Texto del ejercicio:
Tercero, nunca podrá construirse una ruta con visión de futuro como recomienda el editorial, si no se reconoce por qué hemos sido tan negligentes en seguir la ruta visionaria ya señalada en la Constitución, todos esmerándose más bien en repetir los mismísimos errores y vicios teórico-empíricos que han impedido cualquier “mejor presente” e impedirán cualquier mejor futuro, no importa las “reestructuraciones” constitucionales o legales de “nuevo cuño” que se propongan.
Cuarto, fortalecer la autonomía de una junta directiva y blindarla como el editorialista propone, es desconocer que el Poder Ejecutivo tiene la obligación constitucional de ejercer en todo momento sobre tales entes una dirección estratégica integral permanente, transparente, articuladora y movilizadora que garantice que entes y ministerios estén enrumbados al ideario del artículo 50, tal y como hemos predicado en esta misma página desde 1974.
Quinto, la “politiquería” en entes autónomos ciertamente ha sido nociva, pero otra cosa muy distinta es que la política gubernativa en todo campo o sector le corresponde al Poder Ejecutivo del ramo definirla y exigirla a tales entes (vía planes de desarrollo o directrices) con la máxima sustentación legal, disciplina y firmeza.
Sexto, no nos queda duda de que hay que eliminar cuanto antes el régimen de presidencias ejecutivas por nocivo, ineficaz y corruptor.
La cruenta realidad es que ningún candidato a presidente o a legislador, por más veces que haya sido “candidato”, diputado, ministro o alcalde, peor si es “primerizo”, da muestras de que llegará probamente preparado para fungir, esta vez sí, como los “estadistas” que la Constitución demanda.
Son las imperdonables desviaciones de ese ideario constitucional cometidas en el ejercicio del poder gubernativo y legislativo las que marcan la ruta inexorable que nos llevará a un “tris” de caer en ese infernal noveno círculo… no importa quién gane.
Ningún proyecto o “reestructuración” institucional que se proponga con “bombos y platillos” sobre seguridad, salud, educación, ambiente, vivienda, pobreza, agricultura, etcétera, logrará ningún éxito real si no se contextualiza en el marco de esas pautas superiores para el excelente gobierno, pautas que están disponibles desde 1949, pero nunca aplicadas.

Datos proporcionados:
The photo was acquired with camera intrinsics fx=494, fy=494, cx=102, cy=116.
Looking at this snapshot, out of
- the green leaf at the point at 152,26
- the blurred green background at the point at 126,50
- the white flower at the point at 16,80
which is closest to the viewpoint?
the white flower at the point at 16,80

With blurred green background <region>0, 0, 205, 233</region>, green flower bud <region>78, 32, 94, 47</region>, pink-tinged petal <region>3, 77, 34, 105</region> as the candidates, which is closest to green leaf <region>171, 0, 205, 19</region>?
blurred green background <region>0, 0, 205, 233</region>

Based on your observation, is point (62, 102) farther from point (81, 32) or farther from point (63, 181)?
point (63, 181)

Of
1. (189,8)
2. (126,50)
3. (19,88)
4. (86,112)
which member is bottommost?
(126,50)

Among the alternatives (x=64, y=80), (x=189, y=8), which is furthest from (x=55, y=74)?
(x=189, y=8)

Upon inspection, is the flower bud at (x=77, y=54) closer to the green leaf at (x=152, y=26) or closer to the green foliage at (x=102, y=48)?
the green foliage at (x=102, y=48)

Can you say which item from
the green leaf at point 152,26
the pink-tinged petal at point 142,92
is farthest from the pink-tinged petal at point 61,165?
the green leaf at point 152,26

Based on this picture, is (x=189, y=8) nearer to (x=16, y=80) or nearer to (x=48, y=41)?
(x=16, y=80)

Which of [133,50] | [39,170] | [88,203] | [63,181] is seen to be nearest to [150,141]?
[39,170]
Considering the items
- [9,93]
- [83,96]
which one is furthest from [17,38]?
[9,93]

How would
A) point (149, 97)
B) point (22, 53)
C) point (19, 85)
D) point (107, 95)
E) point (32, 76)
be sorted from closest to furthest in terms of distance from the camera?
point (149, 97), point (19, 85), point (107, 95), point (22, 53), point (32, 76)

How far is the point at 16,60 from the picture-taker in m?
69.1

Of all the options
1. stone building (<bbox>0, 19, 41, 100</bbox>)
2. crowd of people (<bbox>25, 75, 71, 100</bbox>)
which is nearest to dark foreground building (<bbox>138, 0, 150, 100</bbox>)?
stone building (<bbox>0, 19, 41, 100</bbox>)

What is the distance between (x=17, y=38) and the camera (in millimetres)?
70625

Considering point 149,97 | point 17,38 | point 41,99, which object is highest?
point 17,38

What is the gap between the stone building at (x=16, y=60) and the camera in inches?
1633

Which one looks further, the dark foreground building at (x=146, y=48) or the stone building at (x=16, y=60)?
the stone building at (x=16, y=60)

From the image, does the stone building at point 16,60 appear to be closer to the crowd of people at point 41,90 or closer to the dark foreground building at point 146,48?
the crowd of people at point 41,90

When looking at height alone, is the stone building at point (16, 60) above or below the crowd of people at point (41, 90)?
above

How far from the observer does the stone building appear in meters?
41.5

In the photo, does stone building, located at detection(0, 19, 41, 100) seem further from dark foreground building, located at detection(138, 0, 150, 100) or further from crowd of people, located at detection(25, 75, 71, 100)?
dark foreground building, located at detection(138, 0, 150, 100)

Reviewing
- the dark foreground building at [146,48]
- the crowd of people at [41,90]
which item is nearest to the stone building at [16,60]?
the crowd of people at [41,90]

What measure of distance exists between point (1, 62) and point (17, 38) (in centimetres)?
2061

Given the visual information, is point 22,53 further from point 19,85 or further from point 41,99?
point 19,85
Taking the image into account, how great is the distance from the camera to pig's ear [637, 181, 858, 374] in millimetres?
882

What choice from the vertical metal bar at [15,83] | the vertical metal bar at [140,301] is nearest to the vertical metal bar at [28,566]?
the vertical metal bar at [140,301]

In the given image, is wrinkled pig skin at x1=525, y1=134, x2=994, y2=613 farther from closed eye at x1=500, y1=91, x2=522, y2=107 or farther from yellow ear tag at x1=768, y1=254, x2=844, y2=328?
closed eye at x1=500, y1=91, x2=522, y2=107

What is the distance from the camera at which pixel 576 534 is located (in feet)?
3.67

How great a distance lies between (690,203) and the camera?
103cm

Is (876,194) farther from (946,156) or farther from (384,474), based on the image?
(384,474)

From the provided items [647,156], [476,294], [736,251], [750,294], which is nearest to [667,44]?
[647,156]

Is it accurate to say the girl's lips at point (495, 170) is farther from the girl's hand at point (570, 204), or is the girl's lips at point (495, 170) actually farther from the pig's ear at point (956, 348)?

Tareas por realizar:
a - Según el texto del ejercicio, ¿desde qué año están disponibles las pautas superiores para el excelente gobierno?
b - Transcribe del texto del ejercicio el fragmento comprendido entre "Sexto, no nos" y "la Constitución demanda.", ambos incluidos.

Respuestas escritas:
a - Desde 1949.

b -
Sexto, no nos queda duda de que hay que eliminar cuanto antes el régimen de presidencias ejecutivas por nocivo, ineficaz y corruptor.
La cruenta realidad es que ningún candidato a presidente o a legislador, por más veces que haya sido “candidato”, diputado, ministro o alcalde, peor si es “primerizo”, da muestras de que llegará probamente preparado para fungir, esta vez sí, como los “estadistas” que la Constitución demanda.